(Rows from a spatial reasoning dataset)
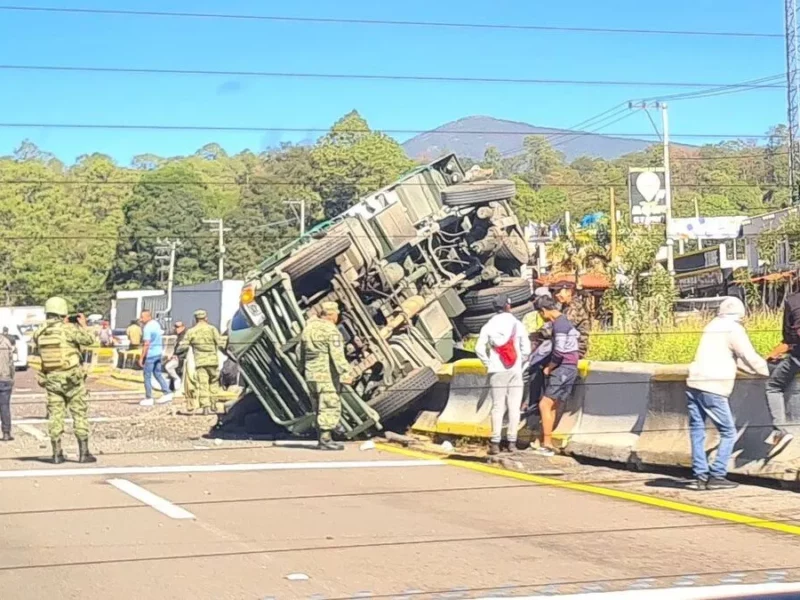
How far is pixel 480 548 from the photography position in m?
7.80

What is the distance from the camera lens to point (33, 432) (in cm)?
1664

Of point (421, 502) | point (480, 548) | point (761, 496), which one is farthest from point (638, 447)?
point (480, 548)

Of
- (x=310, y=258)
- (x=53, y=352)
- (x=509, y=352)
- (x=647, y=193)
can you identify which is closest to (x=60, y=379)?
(x=53, y=352)

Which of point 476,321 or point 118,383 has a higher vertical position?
point 476,321

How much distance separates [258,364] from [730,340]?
6.40m

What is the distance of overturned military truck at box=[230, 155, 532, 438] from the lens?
14133 mm

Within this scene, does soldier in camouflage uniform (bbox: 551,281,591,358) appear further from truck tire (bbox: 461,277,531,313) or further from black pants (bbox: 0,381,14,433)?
black pants (bbox: 0,381,14,433)

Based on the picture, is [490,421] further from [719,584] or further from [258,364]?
[719,584]

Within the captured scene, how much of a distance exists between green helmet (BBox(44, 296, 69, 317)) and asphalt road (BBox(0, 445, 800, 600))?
5.74ft

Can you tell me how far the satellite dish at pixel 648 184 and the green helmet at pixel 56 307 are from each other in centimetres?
2152

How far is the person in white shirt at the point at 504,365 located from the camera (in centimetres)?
1255

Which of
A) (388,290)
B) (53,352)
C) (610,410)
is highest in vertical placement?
(388,290)

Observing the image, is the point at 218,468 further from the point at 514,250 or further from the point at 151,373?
the point at 151,373

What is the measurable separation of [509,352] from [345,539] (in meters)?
4.98
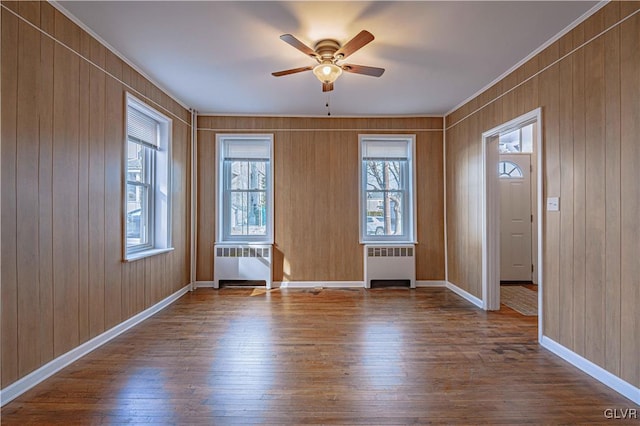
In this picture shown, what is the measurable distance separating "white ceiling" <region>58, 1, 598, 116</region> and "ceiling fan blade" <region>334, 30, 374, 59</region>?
17cm

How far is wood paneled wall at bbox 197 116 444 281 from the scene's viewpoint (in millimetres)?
5051

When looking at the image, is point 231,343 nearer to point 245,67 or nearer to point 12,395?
point 12,395

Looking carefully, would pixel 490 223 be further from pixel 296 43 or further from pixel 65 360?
pixel 65 360

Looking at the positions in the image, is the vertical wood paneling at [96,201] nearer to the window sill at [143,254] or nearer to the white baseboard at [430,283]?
the window sill at [143,254]

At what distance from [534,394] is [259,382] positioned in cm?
187

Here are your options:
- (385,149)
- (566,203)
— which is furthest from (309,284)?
(566,203)

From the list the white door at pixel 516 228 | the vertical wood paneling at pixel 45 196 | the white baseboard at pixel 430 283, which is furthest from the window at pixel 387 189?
the vertical wood paneling at pixel 45 196

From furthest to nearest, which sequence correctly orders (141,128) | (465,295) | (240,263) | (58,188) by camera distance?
(240,263), (465,295), (141,128), (58,188)

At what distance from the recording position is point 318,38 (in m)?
2.78

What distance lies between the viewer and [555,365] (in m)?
2.53

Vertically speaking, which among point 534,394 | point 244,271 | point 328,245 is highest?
point 328,245

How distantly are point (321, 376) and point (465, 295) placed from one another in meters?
2.90

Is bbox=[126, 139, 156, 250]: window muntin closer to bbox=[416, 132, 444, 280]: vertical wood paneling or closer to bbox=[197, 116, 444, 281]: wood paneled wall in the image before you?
bbox=[197, 116, 444, 281]: wood paneled wall

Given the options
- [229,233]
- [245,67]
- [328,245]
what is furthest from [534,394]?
[229,233]
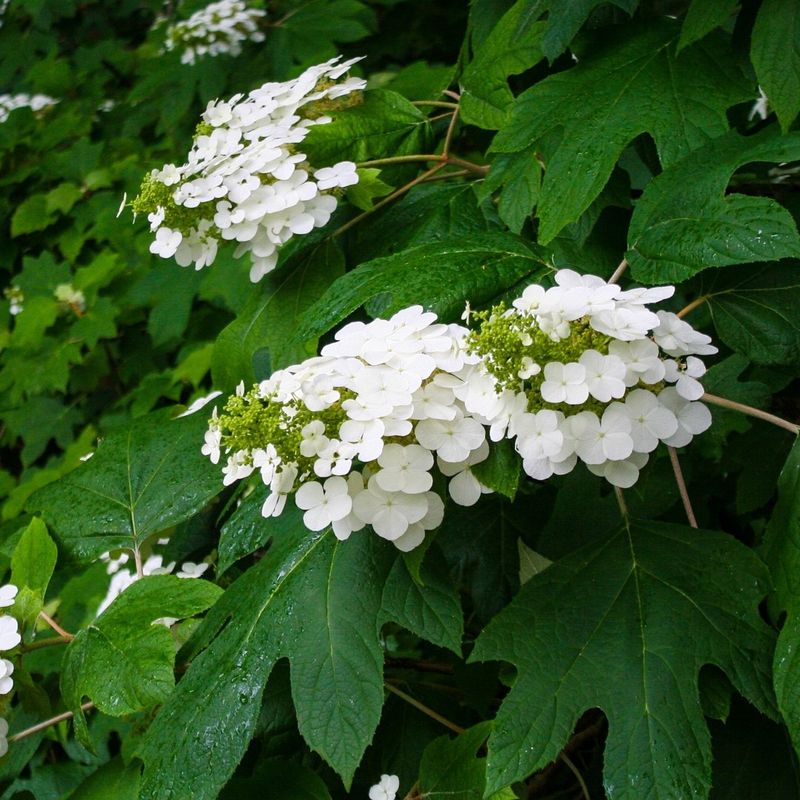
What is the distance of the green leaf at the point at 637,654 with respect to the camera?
94 centimetres

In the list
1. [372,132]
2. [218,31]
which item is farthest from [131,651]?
[218,31]

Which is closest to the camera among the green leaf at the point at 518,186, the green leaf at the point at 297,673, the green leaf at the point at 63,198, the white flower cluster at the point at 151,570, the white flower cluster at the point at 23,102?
the green leaf at the point at 297,673

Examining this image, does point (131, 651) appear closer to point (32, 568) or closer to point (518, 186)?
point (32, 568)

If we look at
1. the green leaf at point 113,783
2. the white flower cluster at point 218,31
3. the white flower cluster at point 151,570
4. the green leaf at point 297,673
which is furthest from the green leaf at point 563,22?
the white flower cluster at point 218,31

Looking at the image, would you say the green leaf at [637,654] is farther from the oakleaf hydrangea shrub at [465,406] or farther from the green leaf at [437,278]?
the green leaf at [437,278]

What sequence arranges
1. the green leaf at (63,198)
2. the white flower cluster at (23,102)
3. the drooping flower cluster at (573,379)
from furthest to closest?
the white flower cluster at (23,102) → the green leaf at (63,198) → the drooping flower cluster at (573,379)

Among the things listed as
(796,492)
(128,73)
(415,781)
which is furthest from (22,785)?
(128,73)

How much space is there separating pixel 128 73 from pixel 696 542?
4.25 metres

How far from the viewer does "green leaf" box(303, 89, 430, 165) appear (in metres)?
1.38

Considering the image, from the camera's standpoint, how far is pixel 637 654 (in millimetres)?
1001

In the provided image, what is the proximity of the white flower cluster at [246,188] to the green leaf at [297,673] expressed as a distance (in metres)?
0.47

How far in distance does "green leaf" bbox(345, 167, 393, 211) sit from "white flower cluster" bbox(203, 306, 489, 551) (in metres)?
0.48

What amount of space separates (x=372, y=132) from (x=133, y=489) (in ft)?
2.21

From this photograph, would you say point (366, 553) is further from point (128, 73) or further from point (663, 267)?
point (128, 73)
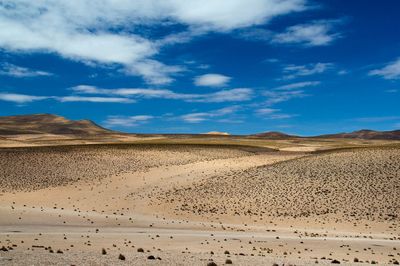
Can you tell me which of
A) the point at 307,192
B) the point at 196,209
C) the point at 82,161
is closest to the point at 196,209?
the point at 196,209

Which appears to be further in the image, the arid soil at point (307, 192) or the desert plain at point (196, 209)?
the arid soil at point (307, 192)

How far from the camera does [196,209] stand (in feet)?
156

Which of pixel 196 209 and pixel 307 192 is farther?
pixel 307 192

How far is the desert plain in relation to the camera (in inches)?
918

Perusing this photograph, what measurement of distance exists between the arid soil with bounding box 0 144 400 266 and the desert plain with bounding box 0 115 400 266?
0.36ft

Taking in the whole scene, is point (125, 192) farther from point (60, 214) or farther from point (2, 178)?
point (2, 178)

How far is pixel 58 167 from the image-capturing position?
6831 centimetres

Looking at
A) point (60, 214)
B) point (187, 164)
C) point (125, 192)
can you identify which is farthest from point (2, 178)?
point (187, 164)

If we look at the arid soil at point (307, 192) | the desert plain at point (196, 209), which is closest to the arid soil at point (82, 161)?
the desert plain at point (196, 209)

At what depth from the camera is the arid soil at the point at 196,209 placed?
23438mm

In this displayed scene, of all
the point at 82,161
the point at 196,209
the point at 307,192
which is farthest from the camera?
the point at 82,161

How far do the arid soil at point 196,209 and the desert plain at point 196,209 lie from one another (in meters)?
0.11

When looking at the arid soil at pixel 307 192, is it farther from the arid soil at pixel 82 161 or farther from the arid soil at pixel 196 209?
the arid soil at pixel 82 161

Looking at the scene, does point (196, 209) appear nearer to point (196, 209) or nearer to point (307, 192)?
point (196, 209)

**REQUIREMENT**.
Repeat word for word the lines running from the line containing "Taking in the" to the end of the entries above, inclusive.

**SOLUTION FOR THIS TASK**.
Taking in the whole scene, is point (125, 192) farther from point (60, 214) or farther from point (2, 178)?
point (2, 178)

How far is pixel 58 167 from the image-capturing position?
6831 centimetres

Looking at
A) point (60, 214)
B) point (187, 164)
C) point (125, 192)
can you identify which is farthest from point (2, 178)?
point (187, 164)

If we look at the arid soil at point (307, 192) | the desert plain at point (196, 209), which is closest to the arid soil at point (82, 161)?
the desert plain at point (196, 209)

At what depth from the camera is the arid soil at the point at 196,209 placed?
23438mm

In this displayed scene, of all
the point at 82,161
the point at 196,209
the point at 307,192
which is farthest from the camera?
the point at 82,161

How far do the arid soil at point 196,209 and the desert plain at point 196,209 lie from one another (in meters)?
0.11

When looking at the arid soil at pixel 307 192, is it farther from the arid soil at pixel 82 161 or farther from the arid soil at pixel 196 209?
the arid soil at pixel 82 161

Looking at the scene, does point (196, 209) appear nearer to point (196, 209) or nearer to point (307, 192)?
point (196, 209)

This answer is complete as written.